I had a mixed pattern tumour, Metaplastic Carcinoma Grade 3 Stage 2 (because of its size) plus Herceptin positive. They saw no lymph node involvement. Dr said it was therapeutically challenging but the oncologist and clinical nurse specialist (CNS) would contact me in a few days. Thankfully by this time my husband was home, though recuperating. After this everything happened very fast and as I live 100 miles from the main hospital I've only had telephone contact with the oncologist and CNS.  The oncologist said I needed 3 rounds of chemo and then another scan and the following week I received information (by mail) on the type of drugs I would be given - EC, Docetaxel, Trastuzumab and Pertuzumab plus G-CSF injection. 2 weeks after my diagnosis I started Chemo at the small local hospital.  A nurse informed me about the side effects I would feel when being given the EC, saying I would feel like my face was exploding and I needed to drink iced water (to help prevent mouth ulcers). I think my brain was still in shock as I didn't remember much more after that (when she descriptively put her hand to her a face and said "Whoosh" and "Boof"!). The first dose of EC wasn't bad and my face did not explode (!) and they weren't allowed to have ice so I was just given tap water (!). The next 2 cycles I brought in my own water full of ice cubes. My side effects were smelly diarrhoea, burp-alots, bone pain (from the Filgrastim inj) , sore dry eyes (eye gel helped), feeling dizzy, taste changes, insomia and fatigue, pimples on my scalp, brain fog, numbness in my feet and a few more.

My hair started falling out around day 10, my son cut it down to an inch as my scalp really hurt (no one told me this - got that info from a friend) and the following day we shaved it to about 3mm. I got a lovely wig which I only wore to my treatments.  The loss of hair did not effect me emotionally as I thought it would and I put away all my hair gels, tongs, blow-dryer and sprays and bought scarves and bandanas to cover my naked scalp.

Before my third EC the nurse said I would get Docetaxel the following 3 cycles but after reading all the side effects plus my family's heart history and my own high blood pressure and a very ominous gut-feeling I said NO. After discussion with oncologist (who sounded annoyed with me) and the CNS (lovely person) they spoke with my Consultant (very nice and approachable) who then phoned me. We agreed on my decision - a simple mastectomy. This is getting done mid-October.  I also feel my breast has had it's function - I breast fed my son for 16 months, I am past 60, they're saggy fatty bags (I am overweight) and not a pretty sight (!).  My husband, who has now improved quite a bit, agrees with my decision.

The lump in my breast is larger but I developed a very large swelling after the biopsy and that hasn't really reduced much. This why I feel a full breast removal is better than a partial mastectomy or lumpectomy.

I am sort-of questioning my decision but at the same time thinking that my gut feeling (or intuition) was real as I was very anxious before I spoke with the Drs and Nurse, and I now feel so much more relaxed and happy. I was a Staff Nurse and have read several medical articles on Docetaxel and how it works and I am sure it is a good drug for many but it is not for me. 
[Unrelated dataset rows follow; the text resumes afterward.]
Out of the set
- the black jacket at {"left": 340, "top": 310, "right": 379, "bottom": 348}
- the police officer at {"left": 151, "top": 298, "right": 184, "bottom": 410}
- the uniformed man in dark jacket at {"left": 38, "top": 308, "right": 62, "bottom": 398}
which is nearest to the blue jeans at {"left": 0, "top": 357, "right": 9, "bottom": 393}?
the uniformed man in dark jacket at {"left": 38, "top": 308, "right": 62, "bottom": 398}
Now I am trying to find bras that'll fit me after my mastectomy and be comfy at the same time - read a message on here about it so checking the websites suggested. Also planning to buy a recliner as I am a tummy or side sleeper and worried that I won't be able to sleep on my back after my mastectomy as recommended. Maybe a hammock instead of a bed?! 

I try to remain positive and also thankful that there are researchers and chemists out there that have developed pharmaceutical treatments for various types of cancer and continue to research. Also grateful that the NHS provides so much for us such as free wigs, cancer nurses and routine breast screening.